• _WHAT IS NEEDED_
From the first record to the last, write each one out again exactly.

+++

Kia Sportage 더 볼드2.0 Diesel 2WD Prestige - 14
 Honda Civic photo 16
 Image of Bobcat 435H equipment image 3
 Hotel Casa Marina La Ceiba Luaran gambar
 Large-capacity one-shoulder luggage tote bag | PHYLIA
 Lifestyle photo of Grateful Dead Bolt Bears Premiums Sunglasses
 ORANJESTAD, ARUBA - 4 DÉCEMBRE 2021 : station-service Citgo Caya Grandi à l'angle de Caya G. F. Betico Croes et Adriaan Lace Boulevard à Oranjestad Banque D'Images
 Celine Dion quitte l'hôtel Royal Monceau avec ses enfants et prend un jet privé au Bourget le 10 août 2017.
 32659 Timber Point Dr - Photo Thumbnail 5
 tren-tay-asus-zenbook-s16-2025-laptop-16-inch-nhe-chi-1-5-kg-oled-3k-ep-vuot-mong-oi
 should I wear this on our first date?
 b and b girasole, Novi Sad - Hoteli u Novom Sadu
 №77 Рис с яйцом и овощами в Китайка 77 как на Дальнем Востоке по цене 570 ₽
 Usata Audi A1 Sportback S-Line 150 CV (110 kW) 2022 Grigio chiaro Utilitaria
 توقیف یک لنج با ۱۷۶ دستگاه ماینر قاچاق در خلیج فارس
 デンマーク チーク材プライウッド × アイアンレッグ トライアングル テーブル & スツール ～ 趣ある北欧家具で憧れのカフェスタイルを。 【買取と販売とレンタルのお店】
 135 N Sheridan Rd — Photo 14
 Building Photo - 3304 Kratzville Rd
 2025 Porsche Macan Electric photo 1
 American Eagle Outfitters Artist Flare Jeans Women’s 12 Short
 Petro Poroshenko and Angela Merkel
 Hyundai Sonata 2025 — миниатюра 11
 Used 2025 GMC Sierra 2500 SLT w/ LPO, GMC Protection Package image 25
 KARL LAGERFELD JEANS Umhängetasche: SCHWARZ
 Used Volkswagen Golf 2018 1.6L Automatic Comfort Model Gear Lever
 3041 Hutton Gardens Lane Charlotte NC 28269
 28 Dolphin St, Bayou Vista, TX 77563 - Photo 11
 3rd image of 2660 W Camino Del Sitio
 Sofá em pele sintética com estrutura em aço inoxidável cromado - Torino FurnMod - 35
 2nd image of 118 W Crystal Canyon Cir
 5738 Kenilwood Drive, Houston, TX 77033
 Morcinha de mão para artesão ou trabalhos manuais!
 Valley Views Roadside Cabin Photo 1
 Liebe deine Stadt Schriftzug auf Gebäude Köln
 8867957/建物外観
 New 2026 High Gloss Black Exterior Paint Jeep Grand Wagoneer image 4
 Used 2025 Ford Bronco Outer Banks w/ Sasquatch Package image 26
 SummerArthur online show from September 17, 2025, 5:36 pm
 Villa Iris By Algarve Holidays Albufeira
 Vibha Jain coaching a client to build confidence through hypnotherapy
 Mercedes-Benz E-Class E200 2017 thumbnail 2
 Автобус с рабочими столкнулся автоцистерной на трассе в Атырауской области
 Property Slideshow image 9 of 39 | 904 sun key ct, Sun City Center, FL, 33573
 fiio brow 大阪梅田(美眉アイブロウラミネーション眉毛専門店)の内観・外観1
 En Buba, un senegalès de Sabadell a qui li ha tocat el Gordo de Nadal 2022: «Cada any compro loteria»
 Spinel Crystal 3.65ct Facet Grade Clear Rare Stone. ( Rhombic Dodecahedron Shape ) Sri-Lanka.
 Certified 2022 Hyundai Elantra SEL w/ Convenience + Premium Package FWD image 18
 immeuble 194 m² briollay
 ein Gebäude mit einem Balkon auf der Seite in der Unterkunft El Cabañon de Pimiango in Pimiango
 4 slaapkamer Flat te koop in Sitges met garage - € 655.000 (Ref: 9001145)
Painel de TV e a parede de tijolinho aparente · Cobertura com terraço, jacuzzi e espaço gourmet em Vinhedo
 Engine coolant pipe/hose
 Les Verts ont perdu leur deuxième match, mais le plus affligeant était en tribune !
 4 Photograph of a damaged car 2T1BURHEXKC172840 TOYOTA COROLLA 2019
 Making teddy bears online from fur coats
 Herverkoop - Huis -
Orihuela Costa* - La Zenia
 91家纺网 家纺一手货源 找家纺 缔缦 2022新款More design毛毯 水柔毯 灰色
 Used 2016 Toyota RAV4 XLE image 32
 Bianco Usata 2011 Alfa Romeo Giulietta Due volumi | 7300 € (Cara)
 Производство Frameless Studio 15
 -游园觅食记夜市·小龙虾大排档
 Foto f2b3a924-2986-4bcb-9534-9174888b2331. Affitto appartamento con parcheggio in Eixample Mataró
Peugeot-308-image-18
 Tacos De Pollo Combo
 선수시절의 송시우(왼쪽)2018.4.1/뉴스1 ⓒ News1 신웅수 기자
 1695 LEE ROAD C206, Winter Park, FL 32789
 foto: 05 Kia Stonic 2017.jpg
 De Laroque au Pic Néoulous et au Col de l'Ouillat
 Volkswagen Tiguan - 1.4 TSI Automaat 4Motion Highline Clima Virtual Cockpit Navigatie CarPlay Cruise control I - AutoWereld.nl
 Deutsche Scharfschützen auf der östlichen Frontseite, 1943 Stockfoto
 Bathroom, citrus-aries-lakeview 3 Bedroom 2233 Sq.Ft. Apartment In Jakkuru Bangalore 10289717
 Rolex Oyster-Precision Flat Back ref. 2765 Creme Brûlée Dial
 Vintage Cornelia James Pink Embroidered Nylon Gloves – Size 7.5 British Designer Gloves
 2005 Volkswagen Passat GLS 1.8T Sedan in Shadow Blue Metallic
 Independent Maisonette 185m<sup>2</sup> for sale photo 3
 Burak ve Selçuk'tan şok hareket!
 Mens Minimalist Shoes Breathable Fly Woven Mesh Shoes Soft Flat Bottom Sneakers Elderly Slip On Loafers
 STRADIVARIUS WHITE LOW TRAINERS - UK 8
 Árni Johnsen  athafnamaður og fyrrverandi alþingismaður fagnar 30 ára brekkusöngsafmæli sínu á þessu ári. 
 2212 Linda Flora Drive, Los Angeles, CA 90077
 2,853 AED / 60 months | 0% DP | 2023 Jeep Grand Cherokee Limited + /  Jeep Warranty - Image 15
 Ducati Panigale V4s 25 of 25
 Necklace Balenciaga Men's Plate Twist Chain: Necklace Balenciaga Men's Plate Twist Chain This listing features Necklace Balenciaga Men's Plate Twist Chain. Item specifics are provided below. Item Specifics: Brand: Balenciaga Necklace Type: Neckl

+++

• _RESULT OF THIS TASK_
Kia Sportage 더 볼드2.0 Diesel 2WD Prestige - 14
 Honda Civic photo 16
 Image of Bobcat 435H equipment image 3
 Hotel Casa Marina La Ceiba Luaran gambar
 Large-capacity one-shoulder luggage tote bag | PHYLIA
 Lifestyle photo of Grateful Dead Bolt Bears Premiums Sunglasses
 ORANJESTAD, ARUBA - 4 DÉCEMBRE 2021 : station-service Citgo Caya Grandi à l'angle de Caya G. F. Betico Croes et Adriaan Lace Boulevard à Oranjestad Banque D'Images
 Celine Dion quitte l'hôtel Royal Monceau avec ses enfants et prend un jet privé au Bourget le 10 août 2017.
 32659 Timber Point Dr - Photo Thumbnail 5
 tren-tay-asus-zenbook-s16-2025-laptop-16-inch-nhe-chi-1-5-kg-oled-3k-ep-vuot-mong-oi
 should I wear this on our first date?
 b and b girasole, Novi Sad - Hoteli u Novom Sadu
 №77 Рис с яйцом и овощами в Китайка 77 как на Дальнем Востоке по цене 570 ₽
 Usata Audi A1 Sportback S-Line 150 CV (110 kW) 2022 Grigio chiaro Utilitaria
 توقیف یک لنج با ۱۷۶ دستگاه ماینر قاچاق در خلیج فارس
 デンマーク チーク材プライウッド × アイアンレッグ トライアングル テーブル & スツール ～ 趣ある北欧家具で憧れのカフェスタイルを。 【買取と販売とレンタルのお店】
 135 N Sheridan Rd — Photo 14
 Building Photo - 3304 Kratzville Rd
 2025 Porsche Macan Electric photo 1
 American Eagle Outfitters Artist Flare Jeans Women’s 12 Short
 Petro Poroshenko and Angela Merkel
 Hyundai Sonata 2025 — миниатюра 11
 Used 2025 GMC Sierra 2500 SLT w/ LPO, GMC Protection Package image 25
 KARL LAGERFELD JEANS Umhängetasche: SCHWARZ
 Used Volkswagen Golf 2018 1.6L Automatic Comfort Model Gear Lever
 3041 Hutton Gardens Lane Charlotte NC 28269
 28 Dolphin St, Bayou Vista, TX 77563 - Photo 11
 3rd image of 2660 W Camino Del Sitio
 Sofá em pele sintética com estrutura em aço inoxidável cromado - Torino FurnMod - 35
 2nd image of 118 W Crystal Canyon Cir
 5738 Kenilwood Drive, Houston, TX 77033
 Morcinha de mão para artesão ou trabalhos manuais!
 Valley Views Roadside Cabin Photo 1
 Liebe deine Stadt Schriftzug auf Gebäude Köln
 8867957/建物外観
 New 2026 High Gloss Black Exterior Paint Jeep Grand Wagoneer image 4
 Used 2025 Ford Bronco Outer Banks w/ Sasquatch Package image 26
 SummerArthur online show from September 17, 2025, 5:36 pm
 Villa Iris By Algarve Holidays Albufeira
 Vibha Jain coaching a client to build confidence through hypnotherapy
 Mercedes-Benz E-Class E200 2017 thumbnail 2
 Автобус с рабочими столкнулся автоцистерной на трассе в Атырауской области
 Property Slideshow image 9 of 39 | 904 sun key ct, Sun City Center, FL, 33573
 fiio brow 大阪梅田(美眉アイブロウラミネーション眉毛専門店)の内観・外観1
 En Buba, un senegalès de Sabadell a qui li ha tocat el Gordo de Nadal 2022: «Cada any compro loteria»
 Spinel Crystal 3.65ct Facet Grade Clear Rare Stone. ( Rhombic Dodecahedron Shape ) Sri-Lanka.
 Certified 2022 Hyundai Elantra SEL w/ Convenience + Premium Package FWD image 18
 immeuble 194 m² briollay
 ein Gebäude mit einem Balkon auf der Seite in der Unterkunft El Cabañon de Pimiango in Pimiango
 4 slaapkamer Flat te koop in Sitges met garage - € 655.000 (Ref: 9001145)
Painel de TV e a parede de tijolinho aparente · Cobertura com terraço, jacuzzi e espaço gourmet em Vinhedo
 Engine coolant pipe/hose
 Les Verts ont perdu leur deuxième match, mais le plus affligeant était en tribune !
 4 Photograph of a damaged car 2T1BURHEXKC172840 TOYOTA COROLLA 2019
 Making teddy bears online from fur coats
 Herverkoop - Huis -
Orihuela Costa* - La Zenia
 91家纺网 家纺一手货源 找家纺 缔缦 2022新款More design毛毯 水柔毯 灰色
 Used 2016 Toyota RAV4 XLE image 32
 Bianco Usata 2011 Alfa Romeo Giulietta Due volumi | 7300 € (Cara)
 Производство Frameless Studio 15
 -游园觅食记夜市·小龙虾大排档
 Foto f2b3a924-2986-4bcb-9534-9174888b2331. Affitto appartamento con parcheggio in Eixample Mataró
Peugeot-308-image-18
 Tacos De Pollo Combo
 선수시절의 송시우(왼쪽)2018.4.1/뉴스1 ⓒ News1 신웅수 기자
 1695 LEE ROAD C206, Winter Park, FL 32789
 foto: 05 Kia Stonic 2017.jpg
 De Laroque au Pic Néoulous et au Col de l'Ouillat
 Volkswagen Tiguan - 1.4 TSI Automaat 4Motion Highline Clima Virtual Cockpit Navigatie CarPlay Cruise control I - AutoWereld.nl
 Deutsche Scharfschützen auf der östlichen Frontseite, 1943 Stockfoto
 Bathroom, citrus-aries-lakeview 3 Bedroom 2233 Sq.Ft. Apartment In Jakkuru Bangalore 10289717
 Rolex Oyster-Precision Flat Back ref. 2765 Creme Brûlée Dial
 Vintage Cornelia James Pink Embroidered Nylon Gloves – Size 7.5 British Designer Gloves
 2005 Volkswagen Passat GLS 1.8T Sedan in Shadow Blue Metallic
 Independent Maisonette 185m<sup>2</sup> for sale photo 3
 Burak ve Selçuk'tan şok hareket!
 Mens Minimalist Shoes Breathable Fly Woven Mesh Shoes Soft Flat Bottom Sneakers Elderly Slip On Loafers
 STRADIVARIUS WHITE LOW TRAINERS - UK 8
 Árni Johnsen  athafnamaður og fyrrverandi alþingismaður fagnar 30 ára brekkusöngsafmæli sínu á þessu ári. 
 2212 Linda Flora Drive, Los Angeles, CA 90077
 2,853 AED / 60 months | 0% DP | 2023 Jeep Grand Cherokee Limited + /  Jeep Warranty - Image 15
 Ducati Panigale V4s 25 of 25
 Necklace Balenciaga Men's Plate Twist Chain: Necklace Balenciaga Men's Plate Twist Chain This listing features Necklace Balenciaga Men's Plate Twist Chain. Item specifics are provided below. Item Specifics: Brand: Balenciaga Necklace Type: Neckl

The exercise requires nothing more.